# Student Visa to Tourist Visa then Extend or Change to Student



## aussiebrasil (Sep 10, 2010)

Hi Guys, 

We are in a bit of a pickle as to what is the best decision. 

My 29yr old brasillian bf has been living in Australia since Sep 2008. Between first arriving Sep 2008 and April 2010 he has been on a student visa studying at a private college (subclass 572). 

As a side note we started dating in January 2010. In Brasil his formal qualification is as a secondary school teacher. In australia these quals are not recognised as he has not completed iels test to the appropriate level or applied for skilled work visa recognition. 

At the expiration of his last Student Visa, the private college pulled the plug on next round of enrolments. They claimed that no enrolment spaces were left for that study period although he was enrolled in a rollover 2 year course. This left him with no option but to take up a tourist visa if he wanted to stay in Australia. This visa will expire in early October 2010. 

As we see it there are a number of sketchy options now available:
- Apply to extend current tourist visa (this will only buy us 6 months at the most - correct me if I'm wrong?)

- Re-enrol as a student 
*Would Immigration allow transition from student to tourist and back again?

- Very long shot to begin application for partner visa. 
*We don't have the criteria required for this application as we didn't plan for this situation (just thought we could let our normal natural relationship develop as it would)

The long of it is that we would like the extra time to stay together. We have taken a number of holidays around queensland, australia and most recently in se asia together. we are both at the stage in our lives where this is the next natural progression however its made slightly more difficult by these beaurocratic pressures which are there for a good reason. 
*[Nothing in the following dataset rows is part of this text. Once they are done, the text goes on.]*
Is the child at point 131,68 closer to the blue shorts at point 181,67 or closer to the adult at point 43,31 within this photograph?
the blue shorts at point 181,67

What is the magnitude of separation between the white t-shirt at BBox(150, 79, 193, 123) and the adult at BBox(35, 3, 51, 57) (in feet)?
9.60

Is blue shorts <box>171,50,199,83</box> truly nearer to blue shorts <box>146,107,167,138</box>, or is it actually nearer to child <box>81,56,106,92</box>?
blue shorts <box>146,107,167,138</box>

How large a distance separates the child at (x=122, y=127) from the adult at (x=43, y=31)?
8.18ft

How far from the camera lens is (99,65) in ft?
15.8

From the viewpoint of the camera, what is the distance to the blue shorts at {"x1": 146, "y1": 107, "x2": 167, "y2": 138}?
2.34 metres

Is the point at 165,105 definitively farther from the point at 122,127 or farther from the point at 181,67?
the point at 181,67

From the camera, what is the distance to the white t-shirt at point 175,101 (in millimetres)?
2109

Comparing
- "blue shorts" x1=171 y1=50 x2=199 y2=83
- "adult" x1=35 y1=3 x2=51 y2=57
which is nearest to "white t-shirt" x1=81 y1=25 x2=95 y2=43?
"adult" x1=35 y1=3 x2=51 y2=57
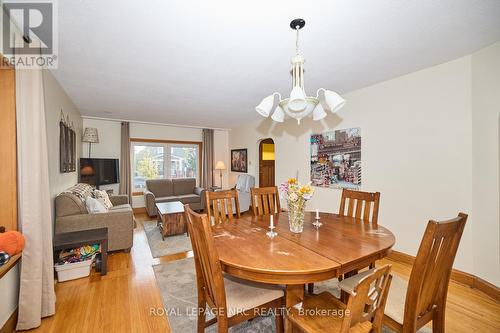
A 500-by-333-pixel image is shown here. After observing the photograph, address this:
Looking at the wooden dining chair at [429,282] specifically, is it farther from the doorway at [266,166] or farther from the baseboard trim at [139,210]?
the baseboard trim at [139,210]

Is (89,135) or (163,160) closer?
(89,135)

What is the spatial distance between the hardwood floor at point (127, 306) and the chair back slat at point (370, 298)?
1406mm

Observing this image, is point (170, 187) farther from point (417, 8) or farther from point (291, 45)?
point (417, 8)

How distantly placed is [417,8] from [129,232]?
13.0 ft

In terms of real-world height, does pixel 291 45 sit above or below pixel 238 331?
above

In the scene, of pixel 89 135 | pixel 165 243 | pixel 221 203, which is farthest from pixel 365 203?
pixel 89 135

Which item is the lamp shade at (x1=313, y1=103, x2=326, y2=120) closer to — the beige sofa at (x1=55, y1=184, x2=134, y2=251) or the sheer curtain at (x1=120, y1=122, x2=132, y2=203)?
the beige sofa at (x1=55, y1=184, x2=134, y2=251)

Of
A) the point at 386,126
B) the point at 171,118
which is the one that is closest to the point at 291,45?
the point at 386,126

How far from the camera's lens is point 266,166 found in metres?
6.29

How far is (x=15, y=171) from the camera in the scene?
1.73 meters

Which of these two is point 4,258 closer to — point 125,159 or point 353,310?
point 353,310

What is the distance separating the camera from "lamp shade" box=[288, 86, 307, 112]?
151 centimetres

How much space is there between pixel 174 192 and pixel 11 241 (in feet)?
14.5

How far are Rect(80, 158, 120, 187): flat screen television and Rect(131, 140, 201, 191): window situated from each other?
799mm
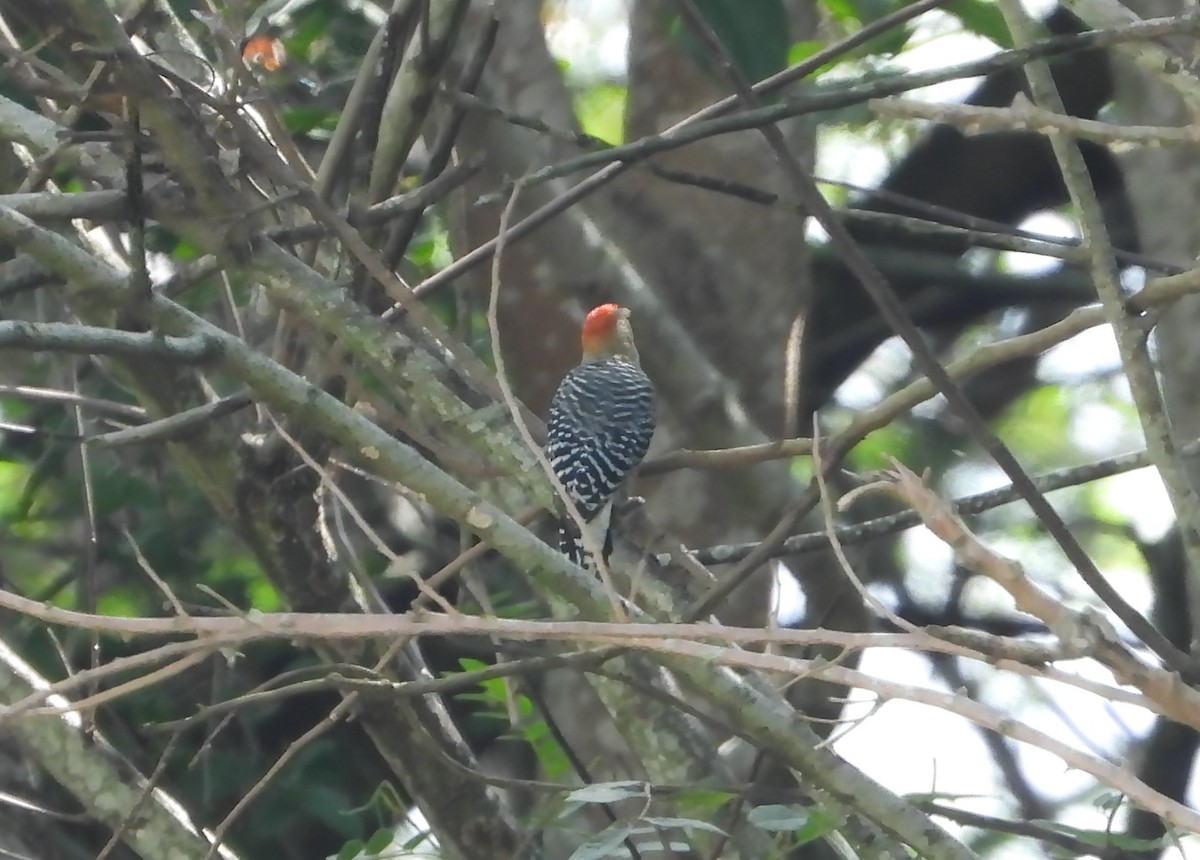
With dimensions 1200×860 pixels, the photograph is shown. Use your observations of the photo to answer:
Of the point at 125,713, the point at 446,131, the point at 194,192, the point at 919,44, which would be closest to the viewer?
the point at 194,192

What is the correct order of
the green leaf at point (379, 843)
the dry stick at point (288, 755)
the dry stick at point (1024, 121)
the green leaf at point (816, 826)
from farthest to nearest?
the green leaf at point (379, 843) → the dry stick at point (288, 755) → the green leaf at point (816, 826) → the dry stick at point (1024, 121)

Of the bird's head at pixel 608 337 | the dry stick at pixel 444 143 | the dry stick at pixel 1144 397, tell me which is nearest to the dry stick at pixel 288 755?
the dry stick at pixel 444 143

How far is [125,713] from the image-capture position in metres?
3.96

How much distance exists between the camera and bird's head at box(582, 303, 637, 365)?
458cm

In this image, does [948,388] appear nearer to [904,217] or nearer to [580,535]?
[904,217]

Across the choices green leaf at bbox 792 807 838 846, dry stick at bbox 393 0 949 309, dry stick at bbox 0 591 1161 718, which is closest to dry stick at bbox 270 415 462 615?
dry stick at bbox 0 591 1161 718

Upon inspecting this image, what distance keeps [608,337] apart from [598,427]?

Would be great if we can get some feedback regarding application for extension of tourist visa or re-enrolment as a student after having been on a tourist visa. THANKS in advance.


----------



## Wanderer (Jun 16, 2007)

If he meets eligibility requirements for a student visa [ and there are some onerous financial requirements ] he should be able to get a student visa.
Alternately, the tourist visa extension may be a possibility but he'll also need to show means of support and even if successful, he'll probably have a No Further Stay condition on the visa which would prevent him from applying onshore for a partner visa, so another trip out of Australia would be required to apply.
If you are in NSW, ACT, Vic. or Tassie you may also be in a position to apply via Births Deaths & Marriages for a relationship registration and that provides a waiver for needing the full 12 months residing together.
But if his current tourist visa has a No Further Stay condition, it'll still mean a trip abroad to apply for the partner visa.


----------



## aussiebrasil (Sep 10, 2010)

Thanks so much for your advice. We really appreciate it. Now let's see how it goes.


----------



## Wanderer (Jun 16, 2007)

I should add too re


> But if his current tourist visa has a No Further Stay condition


 , that'll obviously affect his eligibility re getting a further student visa or even an extension of the tourist visa too, it applying to all visas.


----------